I think that's the wrong approach myself. How on earth would you draw up a law or come up with some derivation if you plump for the most complicated scenario possible? Instead you opt for the simplest scenario possible to reduce the complexity of the issue.

A student who has taken a fairly advanced Statistical Mechanics course will say yes, there is a more general and rigorous argument that reproduces our much loved $\ P = \frac{2}{3}\frac{N}{V}\overline{KE}$, using integrals and so on. However, an experienced physicist will shrug off this question and claim that it doesn't matter how you got to the result, because the proportionality of temperature and kinetic energy of an ideal gas is a well-established experimental fact.

I think he's more likely to shrug it off because he understands why that proportionality is there, and that all the expression is saying is that one thing you can measure relates to another because they're different ways of measuring what happens when molecules rattle around inside a box.

As much as I'd want to accept this explanation, I can't. I'll try to explain why. In astrophysics, there's the Schwarzschild radius, given by $\ R_{s}= \frac{2GM}{c^2}$. What's weird about this result is that it requires General Relativity, but there's a classical, but dubious derivation, using the escape velocity formula, $v_{escape} = \sqrt{\frac{2GM}{R}}$. A physicist will claim that this derivation is wrong because Newtonian Mechanics breaks down near or at light-speed, and the result is just a benign coincidence.

One physicist might say it's dubious because it isn't in accord with Einstein's general relativity:

Another might say it works because a body falls because of the speed of light is spatially variable, and that the speed of a falling body is related to the spatial variability in the speed of light. And another might say it's misleading. There's always going to be disagreements. Life would be dull if we all agreed about everything.

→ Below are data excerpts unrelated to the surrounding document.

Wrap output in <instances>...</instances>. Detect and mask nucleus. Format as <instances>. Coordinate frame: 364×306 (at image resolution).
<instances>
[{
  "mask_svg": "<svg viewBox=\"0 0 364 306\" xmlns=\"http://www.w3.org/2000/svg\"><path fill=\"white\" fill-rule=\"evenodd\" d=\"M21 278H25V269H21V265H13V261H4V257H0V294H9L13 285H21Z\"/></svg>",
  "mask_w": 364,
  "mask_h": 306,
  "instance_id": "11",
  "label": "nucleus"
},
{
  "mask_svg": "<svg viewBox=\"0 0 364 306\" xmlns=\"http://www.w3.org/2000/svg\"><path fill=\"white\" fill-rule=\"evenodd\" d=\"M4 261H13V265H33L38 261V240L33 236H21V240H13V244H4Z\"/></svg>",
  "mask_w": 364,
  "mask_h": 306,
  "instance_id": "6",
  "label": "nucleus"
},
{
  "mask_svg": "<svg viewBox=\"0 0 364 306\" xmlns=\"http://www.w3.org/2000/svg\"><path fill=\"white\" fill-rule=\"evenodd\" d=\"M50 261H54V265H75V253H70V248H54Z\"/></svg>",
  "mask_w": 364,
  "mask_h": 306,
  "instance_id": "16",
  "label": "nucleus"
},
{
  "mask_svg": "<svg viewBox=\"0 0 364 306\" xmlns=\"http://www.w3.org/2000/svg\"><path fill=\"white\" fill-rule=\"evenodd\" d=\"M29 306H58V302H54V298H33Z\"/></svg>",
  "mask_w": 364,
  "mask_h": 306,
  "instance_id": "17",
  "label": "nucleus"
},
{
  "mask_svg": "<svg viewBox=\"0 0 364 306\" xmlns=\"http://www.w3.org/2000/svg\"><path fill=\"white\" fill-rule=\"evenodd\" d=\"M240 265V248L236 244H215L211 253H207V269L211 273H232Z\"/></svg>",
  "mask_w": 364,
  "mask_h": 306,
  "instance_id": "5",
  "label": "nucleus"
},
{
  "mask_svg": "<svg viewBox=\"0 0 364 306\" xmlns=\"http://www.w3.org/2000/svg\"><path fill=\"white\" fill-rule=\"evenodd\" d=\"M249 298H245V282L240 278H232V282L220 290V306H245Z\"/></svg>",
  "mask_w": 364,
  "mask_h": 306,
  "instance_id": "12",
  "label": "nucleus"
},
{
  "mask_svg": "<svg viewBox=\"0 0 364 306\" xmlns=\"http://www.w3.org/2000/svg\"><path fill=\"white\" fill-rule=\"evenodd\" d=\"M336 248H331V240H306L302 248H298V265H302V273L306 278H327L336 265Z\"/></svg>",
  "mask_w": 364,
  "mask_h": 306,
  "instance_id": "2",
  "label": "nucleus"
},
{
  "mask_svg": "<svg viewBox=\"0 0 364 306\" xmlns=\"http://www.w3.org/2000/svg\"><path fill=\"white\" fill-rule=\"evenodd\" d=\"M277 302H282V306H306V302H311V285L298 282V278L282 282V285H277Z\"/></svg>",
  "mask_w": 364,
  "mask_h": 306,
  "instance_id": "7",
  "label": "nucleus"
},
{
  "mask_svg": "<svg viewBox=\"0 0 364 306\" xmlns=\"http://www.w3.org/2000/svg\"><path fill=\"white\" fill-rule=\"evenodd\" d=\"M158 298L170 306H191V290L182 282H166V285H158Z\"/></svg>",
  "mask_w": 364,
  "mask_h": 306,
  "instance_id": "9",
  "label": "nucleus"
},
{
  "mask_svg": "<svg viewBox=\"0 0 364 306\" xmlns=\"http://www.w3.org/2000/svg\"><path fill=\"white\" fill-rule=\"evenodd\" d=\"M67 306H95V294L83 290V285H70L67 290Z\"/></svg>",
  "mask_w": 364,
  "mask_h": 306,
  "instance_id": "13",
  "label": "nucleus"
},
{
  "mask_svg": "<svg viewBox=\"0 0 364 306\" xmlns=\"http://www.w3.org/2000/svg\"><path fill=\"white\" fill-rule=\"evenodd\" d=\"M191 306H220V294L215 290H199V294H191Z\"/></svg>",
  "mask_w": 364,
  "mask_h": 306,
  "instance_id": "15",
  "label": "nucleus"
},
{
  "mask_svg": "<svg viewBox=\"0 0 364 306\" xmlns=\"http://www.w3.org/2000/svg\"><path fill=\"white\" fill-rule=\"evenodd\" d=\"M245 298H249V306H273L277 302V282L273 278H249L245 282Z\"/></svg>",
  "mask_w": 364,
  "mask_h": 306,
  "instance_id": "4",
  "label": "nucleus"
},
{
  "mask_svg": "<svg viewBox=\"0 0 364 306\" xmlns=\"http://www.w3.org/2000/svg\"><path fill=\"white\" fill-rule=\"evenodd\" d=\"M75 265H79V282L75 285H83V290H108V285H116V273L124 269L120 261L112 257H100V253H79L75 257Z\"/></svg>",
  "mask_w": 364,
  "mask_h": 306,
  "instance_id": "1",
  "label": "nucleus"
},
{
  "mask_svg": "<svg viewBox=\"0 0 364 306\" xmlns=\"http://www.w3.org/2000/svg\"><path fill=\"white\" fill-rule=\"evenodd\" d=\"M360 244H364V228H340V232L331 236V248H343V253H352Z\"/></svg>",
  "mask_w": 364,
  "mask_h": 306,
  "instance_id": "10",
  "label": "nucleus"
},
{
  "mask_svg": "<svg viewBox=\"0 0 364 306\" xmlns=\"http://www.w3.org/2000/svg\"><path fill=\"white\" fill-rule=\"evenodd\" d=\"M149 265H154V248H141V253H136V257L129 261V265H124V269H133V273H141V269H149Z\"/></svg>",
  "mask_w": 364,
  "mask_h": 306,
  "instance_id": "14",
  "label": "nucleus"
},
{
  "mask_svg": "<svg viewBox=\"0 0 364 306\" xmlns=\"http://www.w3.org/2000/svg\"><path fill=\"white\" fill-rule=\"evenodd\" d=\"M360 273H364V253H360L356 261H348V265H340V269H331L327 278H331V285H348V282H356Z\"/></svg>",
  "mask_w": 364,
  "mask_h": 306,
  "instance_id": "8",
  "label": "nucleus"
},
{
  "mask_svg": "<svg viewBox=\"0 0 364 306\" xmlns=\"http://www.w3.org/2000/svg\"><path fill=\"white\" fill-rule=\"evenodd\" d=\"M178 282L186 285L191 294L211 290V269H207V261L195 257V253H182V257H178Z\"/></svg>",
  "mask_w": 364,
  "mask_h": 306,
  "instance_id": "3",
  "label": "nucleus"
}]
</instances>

However, this remark is very different from the attitude taken earlier, that we only need to conduct observations to validate a result, and it doesn't really matter how we arrived at it. Going back to the earlier ideal gas result, how do we know that the argument using a cubical box is not just a happy coincidence?

Because we understand the physics. We understand those real things and the way they are.

I am very frustrated that sometimes, physicists will be satisfied with a completely heuristic thought experiment to justify a result, and at other times, papers and books are written meticulously in the definition-theorem-proof style. For example, Schoen and Yau's papers on the Positive Energy Theorem, and Hawking and Ellis' book, The Large Scale Structure of Spacetime, which is considered a standard in its field, written in painstaking mathematical detail.

I think you're right to have concerns. I'm not sure I think your concerns are the right concerns.

Furthermore, I've read a lot of papers published in reputable journals where theoreticians attempt to provide more general and rigorous "proofs" of well-known results. Penrose's derivation of $E = mc^2$ (1965) is a case in point. Why bother doing this?

To attempt to assert himself. IMHO Penrose has a habit of appealing to Einstein's authority whilst flatly contradicting the guy and then warbling on about fantasy physics such as the parallel antiverse.

I myself am more satisfied if the results can be obtained rigorously. But as a student, I'm paying a high-price, because I don't seem to be progressing at an acceptable pace, owing to the fact that I spend too much time puzzling over the details of a physical derivation.

My advice is to try to "get under the maths" by focussing on what the terms actually mean. Then you'll understand those real things and the way they are. DOn't be distracted by abstract things that do not exist.